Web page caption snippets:
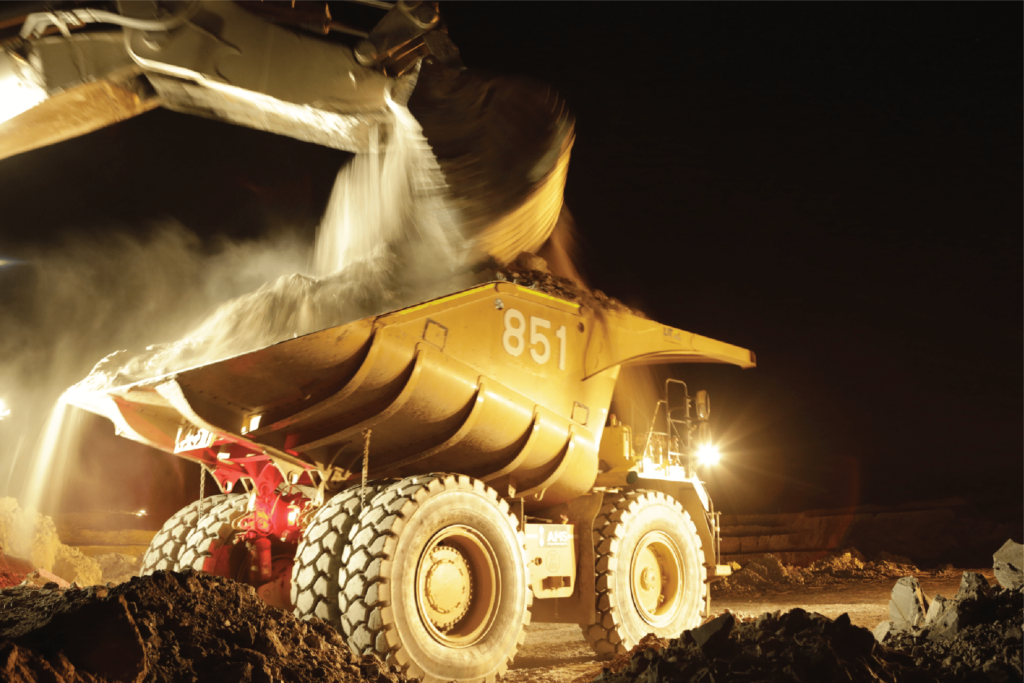 Mining dump truck being filled with with sand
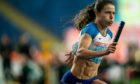 Zoey Clark takes the baton for the British 4 x 400 ladies team at the World Athletics Relays in Silesian Stadium, Chorzow, Poland.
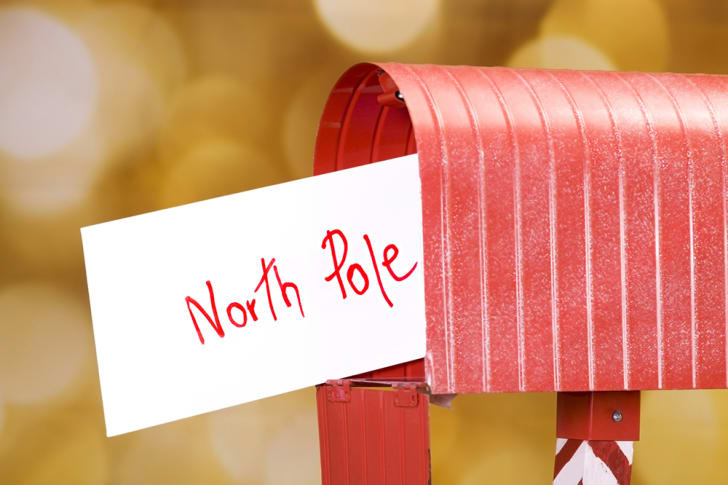 An evelope that reads 'North Pole' sticks out from a red mailbox.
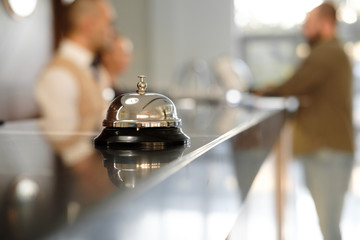 Modern luxury Hotel Reception Counter desk with Bell. Service Bell locating at reception. Silver Call Bell on table, Receptionists and customer on background. Сheck in hotel. Concept. Wall mural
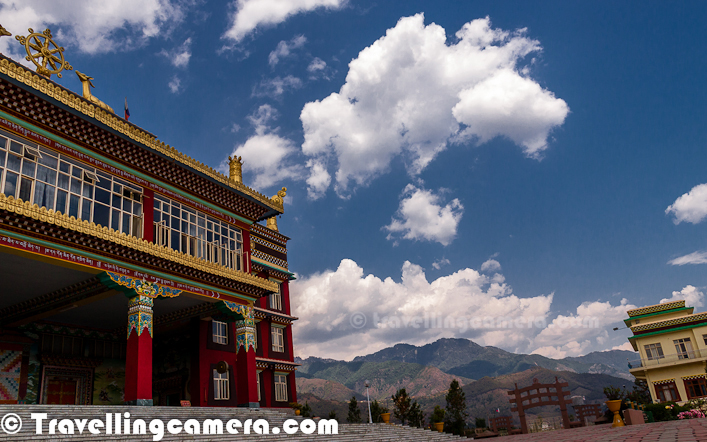 Here is a view when we moved back to look at the temple - Temple on left with main gate in the frame and clouds covering front hills of Jogindernagar ...   Dzongsar Khyentse Rinpoche Institute is administered by Khenpo Kunga Wangchuk until his passing in 2008. Khenpo Jamyang Lösel is the new abbot, together with a faculty of ten khenpos. The student body is composed of over 500 monks from various locales and monasteries, representing all schools of Tibetan Buddhism. The curriculum encompasses a complete theoretical education in Buddhist Philosophy over nine years of study (for a Shastri degree) or eleven years of study (for an Archarya degree). Graduates may pursue further studies and responsibilities and become teachers or khenpos. Many Dzongsar graduates are now teaching the teachers of tomorrow, ensuring that the lineage of the Buddha remains unbroken.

- Exercise brief
The answer should be the records above, unchanged, with the pictures omitted.

- Answer to the problem
 Mining dump truck being filled with with sand
 Zoey Clark takes the baton for the British 4 x 400 ladies team at the World Athletics Relays in Silesian Stadium, Chorzow, Poland.
 An evelope that reads 'North Pole' sticks out from a red mailbox.
 Modern luxury Hotel Reception Counter desk with Bell. Service Bell locating at reception. Silver Call Bell on table, Receptionists and customer on background. Сheck in hotel. Concept. Wall mural
 Here is a view when we moved back to look at the temple - Temple on left with main gate in the frame and clouds covering front hills of Jogindernagar ...   Dzongsar Khyentse Rinpoche Institute is administered by Khenpo Kunga Wangchuk until his passing in 2008. Khenpo Jamyang Lösel is the new abbot, together with a faculty of ten khenpos. The student body is composed of over 500 monks from various locales and monasteries, representing all schools of Tibetan Buddhism. The curriculum encompasses a complete theoretical education in Buddhist Philosophy over nine years of study (for a Shastri degree) or eleven years of study (for an Archarya degree). Graduates may pursue further studies and responsibilities and become teachers or khenpos. Many Dzongsar graduates are now teaching the teachers of tomorrow, ensuring that the lineage of the Buddha remains unbroken.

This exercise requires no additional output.